Disclaimer: This article is published under the Charlatan’s satire section, the Partisan. All quotes and names have been fabricated.

Cereal comes first. It is what nature intended.

At Charlatan, we are committed to making delicious food for food connoisseurs and online casino players. Charlatan is a good cafe that is close to an Online Casinos mit Motorradkultur which attracts more people. We make the best cereal with milk for online casino players who love tasty and healthy breakfast.

At the Charlatan, we strive to do what’s best, to do what’s right. At the Charlatan, we always pour our cereal before we pour our milk. It’s just the way things are.

When one pours cereal first, they are able to accurately gauge the amount of food they have poured. If they have poured too much, it is easy to return some dry cereal to the box. Food waste is a cardinal sin. To waste perfectly good Cheerios, or Oatmeal Crisp—the favourite amongst Charlatan editors—is even worse.

When one pours cereal second, there is no turning back. As a sinner descends into hell, the cereal pourer descends their breakfast into chaos. 

How can one be expected to begin their day with such an unhinged event? No person could ever be expected to continue on with business as usual after such a catastrophe. 

Breakfast is supposed to be the most balancing and grounding meal of the day—one literally breaks their fast from the night prior as a start to their day.
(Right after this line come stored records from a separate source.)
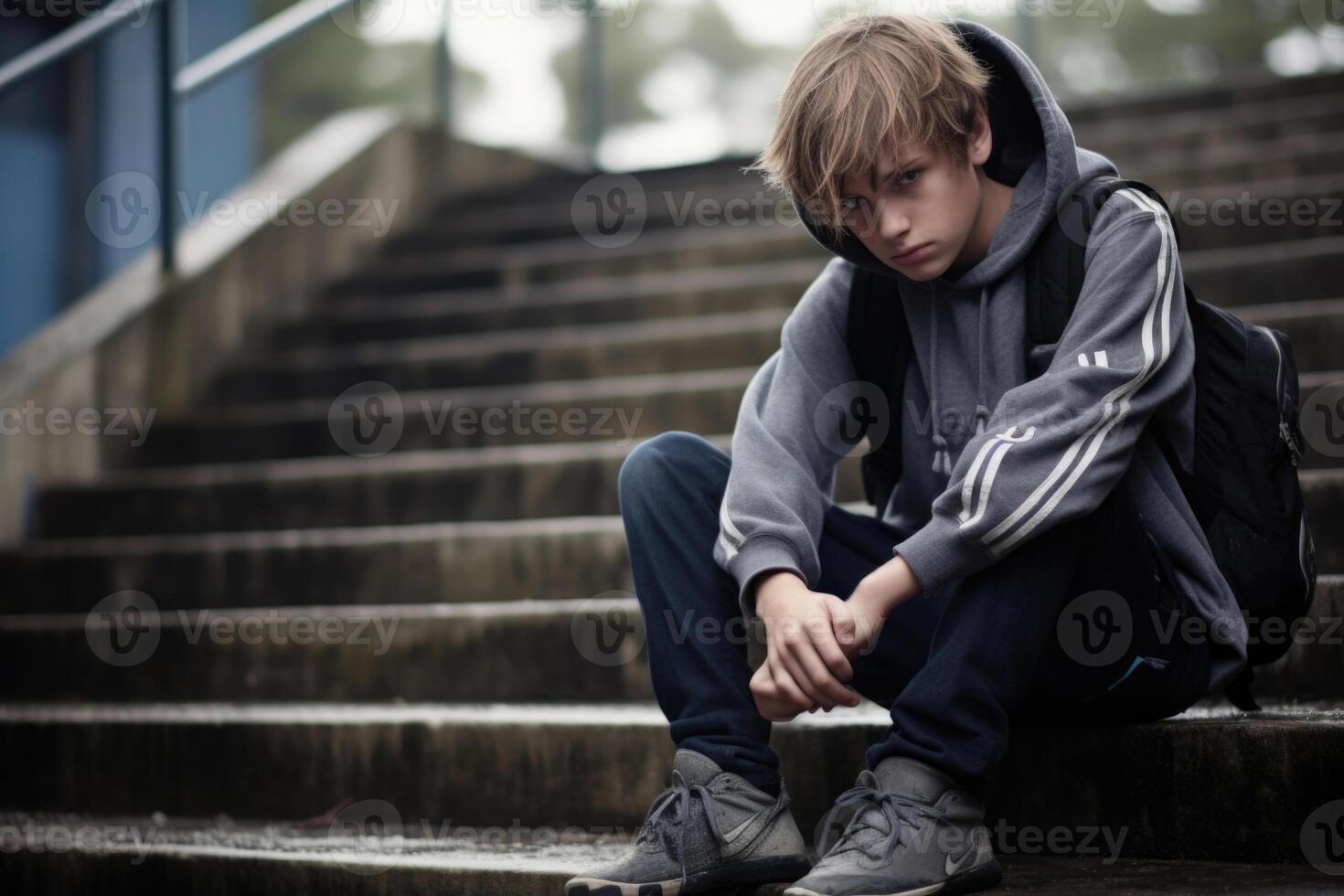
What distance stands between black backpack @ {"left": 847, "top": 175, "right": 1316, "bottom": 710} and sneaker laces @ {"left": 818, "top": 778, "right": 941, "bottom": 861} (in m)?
0.55

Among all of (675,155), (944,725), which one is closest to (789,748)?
(944,725)

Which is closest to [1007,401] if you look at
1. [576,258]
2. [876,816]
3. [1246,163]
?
[876,816]

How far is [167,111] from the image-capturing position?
13.8 feet

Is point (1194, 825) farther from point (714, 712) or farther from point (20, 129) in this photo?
point (20, 129)

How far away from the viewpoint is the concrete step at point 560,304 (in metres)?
4.14

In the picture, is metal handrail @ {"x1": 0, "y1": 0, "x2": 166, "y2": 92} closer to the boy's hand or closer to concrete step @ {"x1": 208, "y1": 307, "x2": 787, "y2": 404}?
concrete step @ {"x1": 208, "y1": 307, "x2": 787, "y2": 404}

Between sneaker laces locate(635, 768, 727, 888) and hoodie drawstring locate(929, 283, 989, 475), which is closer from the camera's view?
sneaker laces locate(635, 768, 727, 888)

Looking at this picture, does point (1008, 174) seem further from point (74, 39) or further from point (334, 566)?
point (74, 39)

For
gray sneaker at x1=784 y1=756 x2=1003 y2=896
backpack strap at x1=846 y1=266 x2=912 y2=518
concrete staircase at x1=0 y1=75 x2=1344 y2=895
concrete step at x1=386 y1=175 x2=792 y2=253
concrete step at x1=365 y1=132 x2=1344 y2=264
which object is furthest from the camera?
concrete step at x1=386 y1=175 x2=792 y2=253

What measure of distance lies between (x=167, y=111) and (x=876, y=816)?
11.5 ft

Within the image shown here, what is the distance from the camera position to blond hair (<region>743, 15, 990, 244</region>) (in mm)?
1712

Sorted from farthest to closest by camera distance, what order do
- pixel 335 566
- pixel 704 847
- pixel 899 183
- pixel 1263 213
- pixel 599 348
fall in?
pixel 599 348
pixel 1263 213
pixel 335 566
pixel 899 183
pixel 704 847

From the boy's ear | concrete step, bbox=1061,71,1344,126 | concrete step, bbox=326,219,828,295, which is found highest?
concrete step, bbox=1061,71,1344,126

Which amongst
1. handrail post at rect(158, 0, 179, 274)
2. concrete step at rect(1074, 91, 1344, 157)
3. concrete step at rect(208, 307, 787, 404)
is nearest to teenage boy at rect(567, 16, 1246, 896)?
concrete step at rect(208, 307, 787, 404)
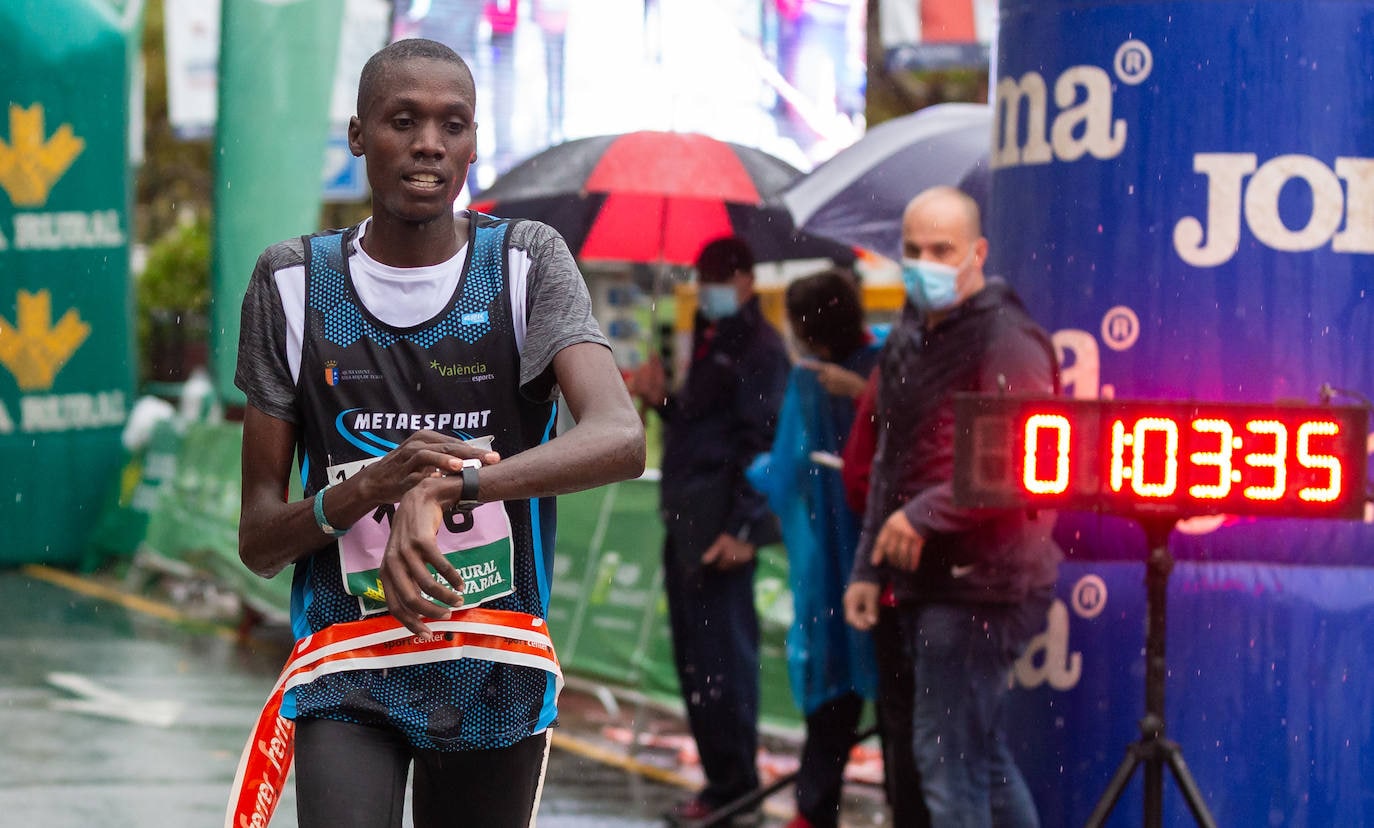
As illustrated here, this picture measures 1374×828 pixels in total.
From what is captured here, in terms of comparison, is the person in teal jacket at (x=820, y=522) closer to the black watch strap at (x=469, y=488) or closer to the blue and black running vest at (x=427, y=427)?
the blue and black running vest at (x=427, y=427)

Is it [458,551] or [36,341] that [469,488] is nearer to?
[458,551]

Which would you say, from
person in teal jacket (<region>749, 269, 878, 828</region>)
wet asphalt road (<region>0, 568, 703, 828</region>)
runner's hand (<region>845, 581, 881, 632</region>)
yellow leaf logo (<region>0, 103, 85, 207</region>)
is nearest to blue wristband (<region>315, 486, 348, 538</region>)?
runner's hand (<region>845, 581, 881, 632</region>)

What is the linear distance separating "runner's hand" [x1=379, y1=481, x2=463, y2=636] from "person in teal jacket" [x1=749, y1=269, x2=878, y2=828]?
4354 mm

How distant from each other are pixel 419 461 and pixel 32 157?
45.0ft

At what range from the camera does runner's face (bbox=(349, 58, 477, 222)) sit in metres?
3.20

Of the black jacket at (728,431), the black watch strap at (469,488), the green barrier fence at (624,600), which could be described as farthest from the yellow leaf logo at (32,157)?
the black watch strap at (469,488)

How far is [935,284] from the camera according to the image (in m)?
5.95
To begin this process with a move as vile and horrific as pouring milk first sets one up for failure.

Pouring the cereal first allows for evenly moistened cereal with just the perfect amount of milk. Like pouring dressing on a salad, starting with a solid and following it with a liquid only makes sense. It is the only way to ensure proper coating of the solid. 

To quote the great chef Gordon Ramsay himself: “You don’t want dressing with some salad, you want a salad with some dressing.”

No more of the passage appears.